— BEGIN DOCUMENT SECTION —

Monday, June 11, 2007

I Lost A Bowling Ball!

Since April I’ve been participating in The 90-Day Fitness Challenge being held at my Martial Arts school. It’s been said that if you work out you can eat whatever you want, but I was curious to see if both diet and exercise together really do make a difference. It does.

At the start I couldn’t imagine life without white rice and bread. Heresy! But I’ve since traded in white rice for brown; and white bread for whole wheat and multi grain. Raised on peanut butter and jelly I never knew almond butter existed. Although it’s more expensive, as most of the healthy stuff tends to be, I now prefer it. I used to think the only good chicken was a fried chicken, and you only ate turkey at Thanksgiving, but now I’ve switched to grilled chicken and lite turkey.

I’ve also been introduced to Power Bars, they look like candy bars, but are marketed as meal replacements and are good for a meal on the run. How do I say this politely? Yuck! I tried a variety of brands and flavors, but the majority seem to be chocolate, double chocolate, or chocolate and peanut butter flavored. Great if you love chocolate, but I’m one of the weirdos who can live contentedly without it.

— END DOCUMENT SECTION —

● DIRECTION
Please copy the fitness challenge post word for word from "Since April I’ve" to "and lite turkey.".

— BEGIN DATA EXTRACT —

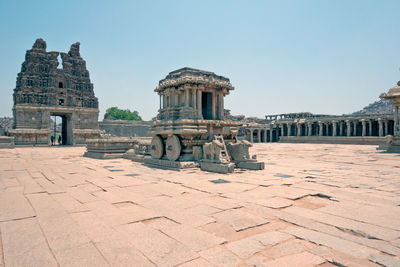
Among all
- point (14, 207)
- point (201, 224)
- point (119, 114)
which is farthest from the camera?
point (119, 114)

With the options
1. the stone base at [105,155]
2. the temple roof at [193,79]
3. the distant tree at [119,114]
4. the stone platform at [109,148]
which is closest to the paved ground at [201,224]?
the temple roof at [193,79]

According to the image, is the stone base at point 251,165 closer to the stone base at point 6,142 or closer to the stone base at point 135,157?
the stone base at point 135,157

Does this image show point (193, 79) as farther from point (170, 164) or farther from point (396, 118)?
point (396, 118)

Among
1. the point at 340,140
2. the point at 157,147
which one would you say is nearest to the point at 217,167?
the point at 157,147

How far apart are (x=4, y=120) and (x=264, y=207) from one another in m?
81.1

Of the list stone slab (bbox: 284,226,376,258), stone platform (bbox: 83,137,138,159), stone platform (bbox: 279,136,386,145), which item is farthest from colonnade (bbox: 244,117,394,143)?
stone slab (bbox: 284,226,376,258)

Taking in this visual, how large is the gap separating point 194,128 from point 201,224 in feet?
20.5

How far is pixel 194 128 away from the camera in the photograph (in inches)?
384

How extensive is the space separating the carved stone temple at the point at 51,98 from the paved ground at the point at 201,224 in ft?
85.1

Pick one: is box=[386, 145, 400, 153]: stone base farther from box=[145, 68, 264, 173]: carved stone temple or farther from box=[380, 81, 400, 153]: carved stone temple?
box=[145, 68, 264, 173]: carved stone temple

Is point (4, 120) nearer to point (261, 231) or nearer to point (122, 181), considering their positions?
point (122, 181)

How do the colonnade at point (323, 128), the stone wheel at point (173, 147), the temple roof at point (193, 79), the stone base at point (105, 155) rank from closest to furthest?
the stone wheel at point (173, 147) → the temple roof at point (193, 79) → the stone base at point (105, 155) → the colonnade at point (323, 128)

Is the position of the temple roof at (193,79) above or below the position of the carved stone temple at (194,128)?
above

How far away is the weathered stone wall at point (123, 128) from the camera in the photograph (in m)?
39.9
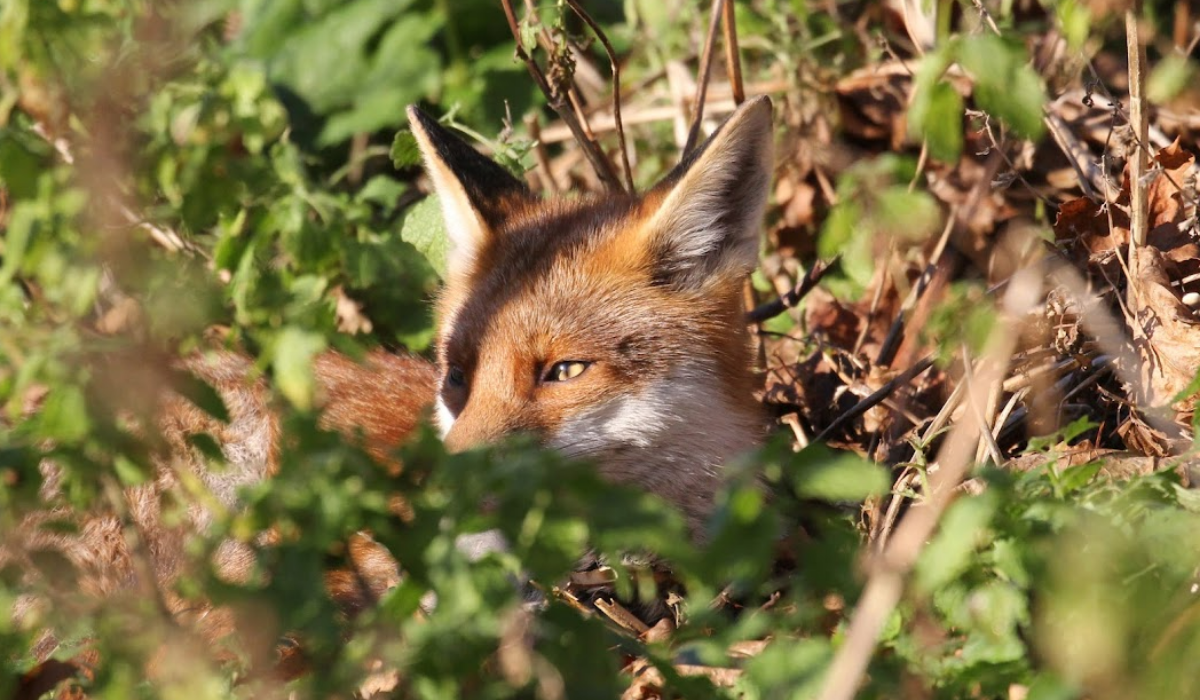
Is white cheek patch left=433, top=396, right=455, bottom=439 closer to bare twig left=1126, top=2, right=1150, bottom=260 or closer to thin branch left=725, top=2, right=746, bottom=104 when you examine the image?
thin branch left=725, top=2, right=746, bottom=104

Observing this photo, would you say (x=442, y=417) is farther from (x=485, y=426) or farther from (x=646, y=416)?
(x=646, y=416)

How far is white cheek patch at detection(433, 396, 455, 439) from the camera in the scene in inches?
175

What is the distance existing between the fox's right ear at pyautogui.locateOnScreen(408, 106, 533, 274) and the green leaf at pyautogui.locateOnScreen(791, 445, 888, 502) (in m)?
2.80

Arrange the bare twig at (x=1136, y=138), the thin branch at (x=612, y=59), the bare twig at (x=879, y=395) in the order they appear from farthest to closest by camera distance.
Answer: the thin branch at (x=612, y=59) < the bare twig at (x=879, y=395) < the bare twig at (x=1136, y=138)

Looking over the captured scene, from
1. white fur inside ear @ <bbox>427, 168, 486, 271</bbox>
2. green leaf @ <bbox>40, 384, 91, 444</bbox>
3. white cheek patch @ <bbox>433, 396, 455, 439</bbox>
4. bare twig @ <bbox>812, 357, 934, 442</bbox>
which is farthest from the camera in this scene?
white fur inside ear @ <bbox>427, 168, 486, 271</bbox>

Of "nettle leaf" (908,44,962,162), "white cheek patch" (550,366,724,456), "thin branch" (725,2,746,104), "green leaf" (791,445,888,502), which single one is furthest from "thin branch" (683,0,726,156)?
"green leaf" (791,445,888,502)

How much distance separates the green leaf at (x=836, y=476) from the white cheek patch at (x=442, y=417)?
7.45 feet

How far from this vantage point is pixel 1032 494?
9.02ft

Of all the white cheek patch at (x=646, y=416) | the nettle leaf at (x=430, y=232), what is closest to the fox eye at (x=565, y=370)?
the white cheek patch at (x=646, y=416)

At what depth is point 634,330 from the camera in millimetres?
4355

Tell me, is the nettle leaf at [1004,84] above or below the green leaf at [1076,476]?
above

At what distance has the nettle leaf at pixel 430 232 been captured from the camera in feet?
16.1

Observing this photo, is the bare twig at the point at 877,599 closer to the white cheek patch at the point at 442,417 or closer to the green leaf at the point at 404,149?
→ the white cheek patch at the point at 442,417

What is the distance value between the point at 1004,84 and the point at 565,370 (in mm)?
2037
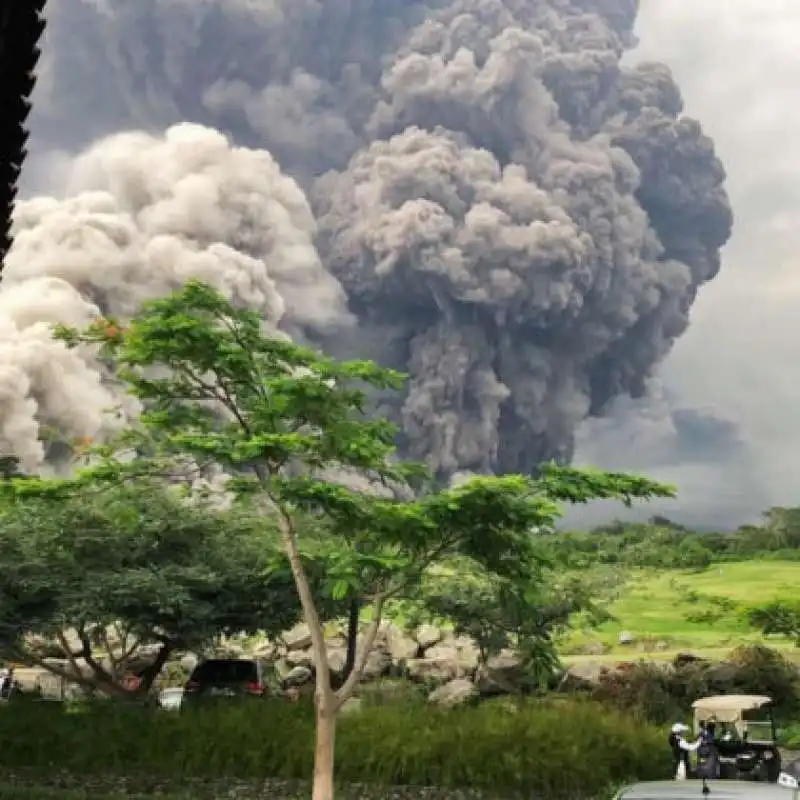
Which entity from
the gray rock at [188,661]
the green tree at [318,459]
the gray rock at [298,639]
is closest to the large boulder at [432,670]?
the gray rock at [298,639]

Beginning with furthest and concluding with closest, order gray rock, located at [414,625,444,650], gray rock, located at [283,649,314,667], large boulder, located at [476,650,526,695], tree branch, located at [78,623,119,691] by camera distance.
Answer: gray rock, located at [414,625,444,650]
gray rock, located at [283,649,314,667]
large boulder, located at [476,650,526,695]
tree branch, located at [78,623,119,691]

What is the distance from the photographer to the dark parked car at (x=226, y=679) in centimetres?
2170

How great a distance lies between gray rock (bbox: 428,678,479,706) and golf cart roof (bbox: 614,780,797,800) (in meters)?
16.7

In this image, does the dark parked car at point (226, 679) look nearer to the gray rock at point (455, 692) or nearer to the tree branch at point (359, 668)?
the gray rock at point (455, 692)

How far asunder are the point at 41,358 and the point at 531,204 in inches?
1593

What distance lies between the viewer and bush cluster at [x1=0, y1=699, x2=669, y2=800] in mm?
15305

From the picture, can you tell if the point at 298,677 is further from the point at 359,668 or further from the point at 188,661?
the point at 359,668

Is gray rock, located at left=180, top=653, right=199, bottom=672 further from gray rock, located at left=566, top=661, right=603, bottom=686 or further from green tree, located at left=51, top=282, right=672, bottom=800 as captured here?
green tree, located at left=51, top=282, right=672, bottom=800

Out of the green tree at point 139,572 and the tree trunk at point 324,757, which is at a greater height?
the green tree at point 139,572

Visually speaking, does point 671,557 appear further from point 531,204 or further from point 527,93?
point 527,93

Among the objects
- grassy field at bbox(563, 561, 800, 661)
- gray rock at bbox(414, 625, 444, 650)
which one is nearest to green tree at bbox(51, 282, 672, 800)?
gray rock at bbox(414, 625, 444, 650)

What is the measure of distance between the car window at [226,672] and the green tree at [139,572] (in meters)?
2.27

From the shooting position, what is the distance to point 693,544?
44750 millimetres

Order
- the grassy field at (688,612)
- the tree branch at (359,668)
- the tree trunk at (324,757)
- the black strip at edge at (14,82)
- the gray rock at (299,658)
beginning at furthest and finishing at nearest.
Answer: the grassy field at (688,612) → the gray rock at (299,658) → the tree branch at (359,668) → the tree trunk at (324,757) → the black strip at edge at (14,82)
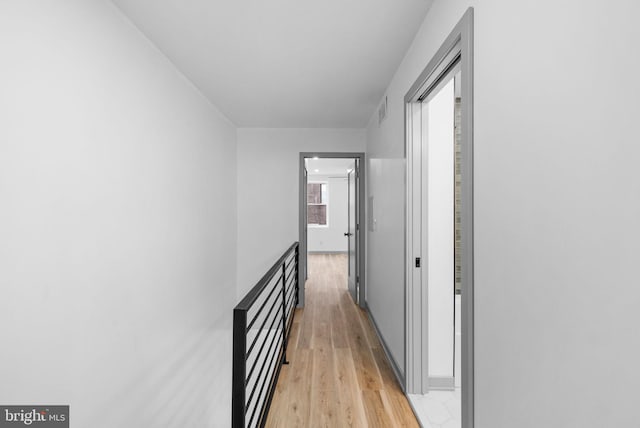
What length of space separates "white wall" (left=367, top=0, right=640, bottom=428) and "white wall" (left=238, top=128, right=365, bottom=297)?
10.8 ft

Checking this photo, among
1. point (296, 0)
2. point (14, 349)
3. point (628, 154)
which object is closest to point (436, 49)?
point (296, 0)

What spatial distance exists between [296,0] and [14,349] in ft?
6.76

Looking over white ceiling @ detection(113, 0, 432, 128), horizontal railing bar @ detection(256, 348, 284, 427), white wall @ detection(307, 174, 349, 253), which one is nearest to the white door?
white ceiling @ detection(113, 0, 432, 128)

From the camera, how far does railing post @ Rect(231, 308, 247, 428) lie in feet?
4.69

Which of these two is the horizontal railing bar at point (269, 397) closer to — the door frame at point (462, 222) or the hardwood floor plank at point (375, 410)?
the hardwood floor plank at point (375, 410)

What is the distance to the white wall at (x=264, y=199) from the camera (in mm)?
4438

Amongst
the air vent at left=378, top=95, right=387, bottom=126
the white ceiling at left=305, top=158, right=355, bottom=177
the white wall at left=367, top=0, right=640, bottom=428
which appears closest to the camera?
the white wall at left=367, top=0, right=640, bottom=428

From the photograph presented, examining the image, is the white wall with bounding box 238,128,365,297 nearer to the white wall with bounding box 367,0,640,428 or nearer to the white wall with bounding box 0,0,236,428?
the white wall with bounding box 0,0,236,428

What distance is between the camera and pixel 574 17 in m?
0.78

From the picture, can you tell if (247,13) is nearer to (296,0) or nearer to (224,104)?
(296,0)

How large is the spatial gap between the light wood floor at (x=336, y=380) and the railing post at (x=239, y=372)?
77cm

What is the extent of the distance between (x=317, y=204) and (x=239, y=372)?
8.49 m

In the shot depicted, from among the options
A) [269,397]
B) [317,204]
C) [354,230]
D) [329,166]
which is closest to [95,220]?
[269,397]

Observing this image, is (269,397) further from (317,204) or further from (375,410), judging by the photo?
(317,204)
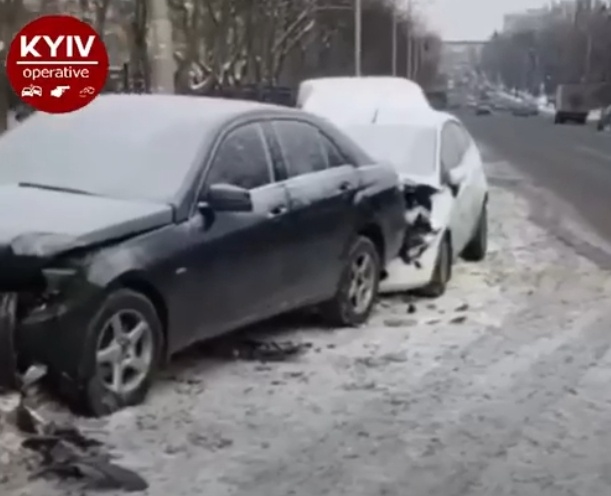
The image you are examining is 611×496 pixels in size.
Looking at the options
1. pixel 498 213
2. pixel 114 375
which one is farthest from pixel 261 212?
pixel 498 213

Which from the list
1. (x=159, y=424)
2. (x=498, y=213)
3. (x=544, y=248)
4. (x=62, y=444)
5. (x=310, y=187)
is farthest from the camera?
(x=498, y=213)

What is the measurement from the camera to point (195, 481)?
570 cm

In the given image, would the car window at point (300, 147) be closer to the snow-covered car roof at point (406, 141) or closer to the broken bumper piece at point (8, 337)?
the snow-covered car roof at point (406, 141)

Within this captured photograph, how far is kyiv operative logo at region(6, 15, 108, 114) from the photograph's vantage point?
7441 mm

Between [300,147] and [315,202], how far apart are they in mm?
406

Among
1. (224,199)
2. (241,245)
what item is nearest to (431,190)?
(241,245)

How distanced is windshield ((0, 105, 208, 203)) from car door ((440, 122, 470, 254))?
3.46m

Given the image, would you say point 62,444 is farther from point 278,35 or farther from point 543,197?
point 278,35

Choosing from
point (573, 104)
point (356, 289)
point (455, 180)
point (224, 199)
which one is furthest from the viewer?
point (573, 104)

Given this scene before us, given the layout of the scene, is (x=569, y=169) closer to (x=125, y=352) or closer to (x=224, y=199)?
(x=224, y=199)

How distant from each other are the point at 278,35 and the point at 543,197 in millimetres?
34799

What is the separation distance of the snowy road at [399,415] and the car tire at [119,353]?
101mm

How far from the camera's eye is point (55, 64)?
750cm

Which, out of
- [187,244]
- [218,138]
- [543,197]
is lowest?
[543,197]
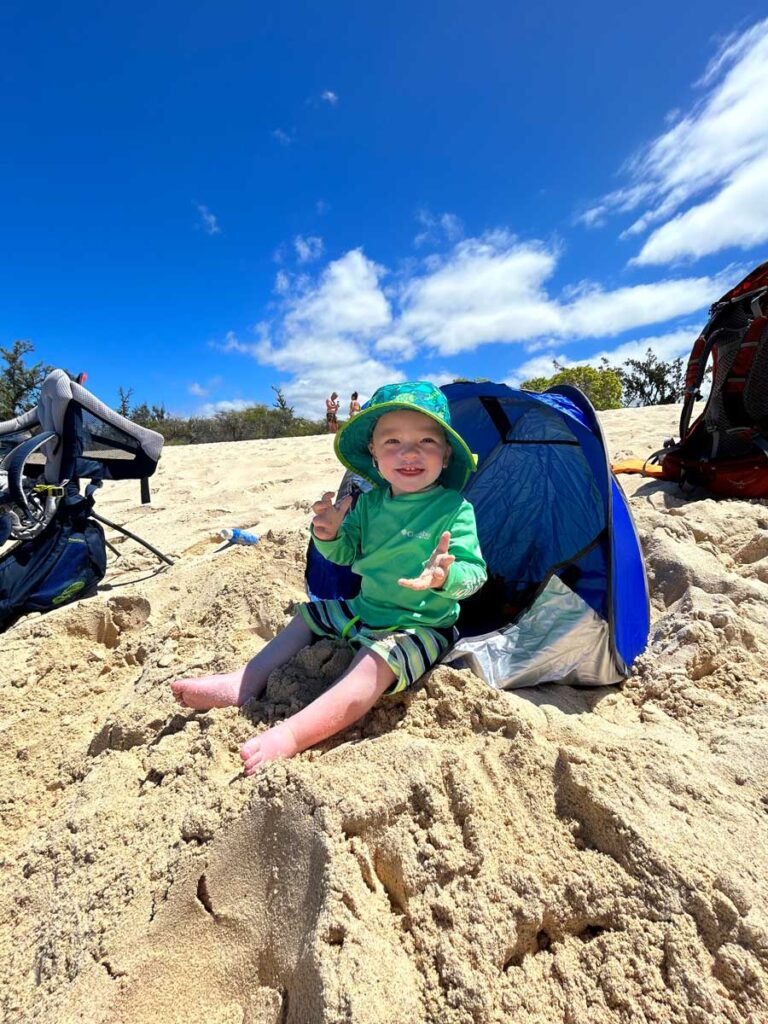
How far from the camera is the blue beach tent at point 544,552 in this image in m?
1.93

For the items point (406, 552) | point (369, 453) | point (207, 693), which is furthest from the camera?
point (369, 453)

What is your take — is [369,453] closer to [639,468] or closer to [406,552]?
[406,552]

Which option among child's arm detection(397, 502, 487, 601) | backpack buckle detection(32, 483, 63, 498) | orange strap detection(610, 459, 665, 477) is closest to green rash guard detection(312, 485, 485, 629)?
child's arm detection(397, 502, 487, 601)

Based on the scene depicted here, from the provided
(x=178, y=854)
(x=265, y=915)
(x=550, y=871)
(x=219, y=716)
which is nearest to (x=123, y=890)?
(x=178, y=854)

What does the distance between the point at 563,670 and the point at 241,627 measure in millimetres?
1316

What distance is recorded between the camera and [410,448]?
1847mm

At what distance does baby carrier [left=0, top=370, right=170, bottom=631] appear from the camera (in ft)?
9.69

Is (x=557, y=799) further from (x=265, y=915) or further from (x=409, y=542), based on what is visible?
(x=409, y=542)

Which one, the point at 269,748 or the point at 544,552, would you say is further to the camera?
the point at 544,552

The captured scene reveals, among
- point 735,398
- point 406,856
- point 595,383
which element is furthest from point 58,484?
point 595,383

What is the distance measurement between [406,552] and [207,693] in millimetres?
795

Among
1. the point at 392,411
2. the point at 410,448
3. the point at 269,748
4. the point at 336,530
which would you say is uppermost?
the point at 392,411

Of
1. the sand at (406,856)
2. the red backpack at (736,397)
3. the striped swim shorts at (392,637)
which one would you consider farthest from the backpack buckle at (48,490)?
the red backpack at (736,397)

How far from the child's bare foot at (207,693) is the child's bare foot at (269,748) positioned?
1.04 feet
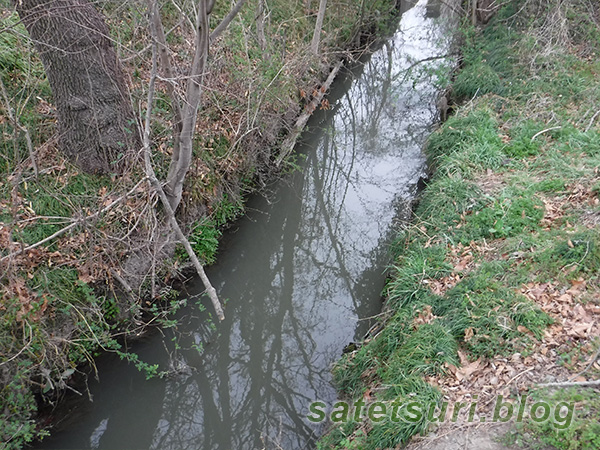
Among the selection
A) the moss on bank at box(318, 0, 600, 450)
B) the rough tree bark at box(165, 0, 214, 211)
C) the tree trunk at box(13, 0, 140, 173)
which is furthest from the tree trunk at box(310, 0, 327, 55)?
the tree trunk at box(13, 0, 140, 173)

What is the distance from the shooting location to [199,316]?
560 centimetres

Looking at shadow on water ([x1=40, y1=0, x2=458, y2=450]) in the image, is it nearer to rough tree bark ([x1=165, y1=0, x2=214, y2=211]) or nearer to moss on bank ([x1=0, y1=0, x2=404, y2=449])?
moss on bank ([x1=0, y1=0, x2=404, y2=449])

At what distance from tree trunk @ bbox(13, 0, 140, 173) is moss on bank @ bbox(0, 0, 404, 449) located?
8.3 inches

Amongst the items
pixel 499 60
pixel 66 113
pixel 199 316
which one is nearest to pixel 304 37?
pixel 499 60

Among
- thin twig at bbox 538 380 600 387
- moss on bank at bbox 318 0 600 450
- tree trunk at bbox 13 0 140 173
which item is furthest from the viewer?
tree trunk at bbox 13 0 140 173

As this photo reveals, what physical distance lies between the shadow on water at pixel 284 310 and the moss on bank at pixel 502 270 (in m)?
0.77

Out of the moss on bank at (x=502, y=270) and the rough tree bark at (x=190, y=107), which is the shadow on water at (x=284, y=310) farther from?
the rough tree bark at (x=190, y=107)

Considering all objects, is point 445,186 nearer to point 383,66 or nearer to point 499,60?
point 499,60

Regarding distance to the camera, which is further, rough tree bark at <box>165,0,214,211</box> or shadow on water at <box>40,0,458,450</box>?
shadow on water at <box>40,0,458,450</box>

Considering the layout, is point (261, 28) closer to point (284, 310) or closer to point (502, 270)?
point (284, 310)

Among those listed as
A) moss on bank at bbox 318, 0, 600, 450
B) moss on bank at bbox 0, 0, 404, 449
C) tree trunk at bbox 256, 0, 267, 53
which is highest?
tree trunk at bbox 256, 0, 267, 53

— END DATA EXTRACT —

● OUTPUT
Since April I’ve been participating in The 90-Day Fitness Challenge being held at my Martial Arts school. It’s been said that if you work out you can eat whatever you want, but I was curious to see if both diet and exercise together really do make a difference. It does.

At the start I couldn’t imagine life without white rice and bread. Heresy! But I’ve since traded in white rice for brown; and white bread for whole wheat and multi grain. Raised on peanut butter and jelly I never knew almond butter existed. Although it’s more expensive, as most of the healthy stuff tends to be, I now prefer it. I used to think the only good chicken was a fried chicken, and you only ate turkey at Thanksgiving, but now I’ve switched to grilled chicken and lite turkey.